For me, it was fun to see our kids interested in all that was shared on this ride. They were figuring out how we to could use what was learned to apply to Harner Brothers CSA.
The potato bugs evidently appreciated the rain, humidity and heat. Their activity level increased dramatically. This week, we did need to spray an insecticide targeted to kill the potato bugs. Please know that we use this to protect the crop to grow the food.
We feel safe using the insecticide knowing the stringent testing and approval process insecticides go through in order to be approved to be used according to U.S. Government regulations. For example a wasp spray is an insecticide. We also have to be certified and go through testing and have a pesticide applicator license in order to apply the insecticide according to government regulations.
Our family will be out searching for the adult bugs that may have survived because of their hard outer shell which protects the adults like a coat of armor protecting than them from insecticides. We will pick them off the plants to protect the plant from completely being eaten by these insects that can devastate a crop.
Boxes of Produce
This list is prepared before we harvest your share. Some guesswork is involved! We do our best to predict which crops will be ready to harvest, but sometimes crops are on the list that are not in the share, and sometimes crops will be in the share even though they’re not on the list. Remember food safety in your kitchen when preparing, always wash your hands before working with your produce and always wash your produce before eating.
Asparagus – Fresh cut asparagus from the Chute’s Farm Fresh Gardens in Aitkin, Minnesota. These farmers are friends of ours who we know from Farm Bureau and also the Minnesota Agriculture and Rural Leadership Program. We are nearing the end of this crop. Enjoy! Learn the history of asparagus on America’s Heartland.
Black Seeded Simpson Lettuce – One of my favorite garden crops. Some of the crops are ran under cold well water to take the field heat off of them so they last longer in your refrigerators. They are not washed – just cooled. So remember to wash your vegetables before eating. See how lettuce is grown throughout the year so it is available in our grocery stores even on our cold Minnesota days.

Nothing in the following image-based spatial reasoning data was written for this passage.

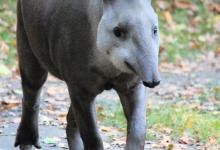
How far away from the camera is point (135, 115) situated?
4.90 metres

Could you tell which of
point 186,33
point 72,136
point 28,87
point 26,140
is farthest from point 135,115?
point 186,33

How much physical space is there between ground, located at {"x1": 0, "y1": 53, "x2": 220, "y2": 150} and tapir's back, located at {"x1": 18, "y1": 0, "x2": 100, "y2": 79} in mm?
1358

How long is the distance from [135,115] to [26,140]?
1728mm

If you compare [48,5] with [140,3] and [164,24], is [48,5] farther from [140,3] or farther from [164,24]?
[164,24]

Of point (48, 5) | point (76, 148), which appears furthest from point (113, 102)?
point (48, 5)

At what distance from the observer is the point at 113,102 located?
8844 mm

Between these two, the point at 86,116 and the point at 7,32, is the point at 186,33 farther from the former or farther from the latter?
the point at 86,116

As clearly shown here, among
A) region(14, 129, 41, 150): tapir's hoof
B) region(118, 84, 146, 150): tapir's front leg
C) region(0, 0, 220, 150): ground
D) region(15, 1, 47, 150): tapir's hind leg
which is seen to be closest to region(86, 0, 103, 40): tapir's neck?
region(118, 84, 146, 150): tapir's front leg

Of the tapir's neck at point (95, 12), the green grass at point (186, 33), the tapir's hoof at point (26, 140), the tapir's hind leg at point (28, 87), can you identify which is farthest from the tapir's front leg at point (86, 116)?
the green grass at point (186, 33)

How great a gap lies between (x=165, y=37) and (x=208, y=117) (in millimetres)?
6098

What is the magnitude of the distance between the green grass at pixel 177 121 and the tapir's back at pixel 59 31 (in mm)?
1890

Prizeleaf and Red Oak Leaf Lettuce – I love these beautiful lettuces – Prizeleaf is green with reddish tips and Red Oak Leaf is a red lettuce leaf. They add such a wonderful color to salads and sandwiches.
Spinach – remember to wash before eating.

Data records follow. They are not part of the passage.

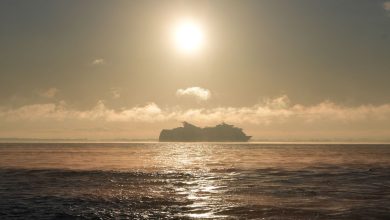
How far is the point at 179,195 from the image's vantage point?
34.5 m

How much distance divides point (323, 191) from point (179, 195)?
13.5 meters

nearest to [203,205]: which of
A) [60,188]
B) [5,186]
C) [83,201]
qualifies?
[83,201]

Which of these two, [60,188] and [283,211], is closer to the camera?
[283,211]

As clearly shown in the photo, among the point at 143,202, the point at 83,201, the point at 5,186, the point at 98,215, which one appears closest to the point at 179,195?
the point at 143,202

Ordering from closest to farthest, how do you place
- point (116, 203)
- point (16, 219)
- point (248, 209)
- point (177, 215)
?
point (16, 219) < point (177, 215) < point (248, 209) < point (116, 203)

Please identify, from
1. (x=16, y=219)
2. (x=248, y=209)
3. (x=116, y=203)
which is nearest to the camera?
(x=16, y=219)

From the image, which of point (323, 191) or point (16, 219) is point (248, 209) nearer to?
point (323, 191)

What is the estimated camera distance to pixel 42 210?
26312 mm

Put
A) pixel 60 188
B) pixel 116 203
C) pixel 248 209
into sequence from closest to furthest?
1. pixel 248 209
2. pixel 116 203
3. pixel 60 188

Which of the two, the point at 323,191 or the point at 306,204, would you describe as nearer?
the point at 306,204

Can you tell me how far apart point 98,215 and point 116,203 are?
4.91 meters

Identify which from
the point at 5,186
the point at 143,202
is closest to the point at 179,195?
the point at 143,202

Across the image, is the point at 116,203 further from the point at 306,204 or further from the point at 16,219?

Beet – The beets are Dark Detroit Red Beets.
Beet Leaves – The beet eaves are Bull’s Blood Beets which are young plants that we are thinning out of the rows – eat the whole plant in a salad – delicious. It will add color and nutrition to your salads. Note: In the bag with the spinach.
Radishes – French Breakfast radishes this week – a taste for your salads.
Herb – cilantro – While we realize some of you have cilantro in your herb pots, we recognize some of you don’t and some of you simply love cilantro.
Fresh cut arrangement – Spirea flowers and hosta leaves
Recipe of the Week
2 tbsp. milk
1/8 tsp. salt
1 tsp. butter
Fillings: meat, cheese, garden veggies
Beat eggs, milk, salt and pepper in small bowl until blended.
Melt butter in 6 to 8-inch nonstick omelet pan or skillet over medium heat until hot. TILT pan to coat bottom. Pour in egg mixture. Mixture should set immediately at edges.
Gently push cooked portions from edges toward the center with inverted turner so that uncooked eggs can reach the hot pan surface. Continue cooking, tilting pan and gently moving cooked portions as needed.
When top surface of eggs is thickened and no visible liquid egg remains, place filling on one side of the omelet. Cover the omelet for about 30 seconds until cheese is melted then fold omelet in half with turner as you flip it onto your plate. Garnish with parsley and cheese. Enjoy!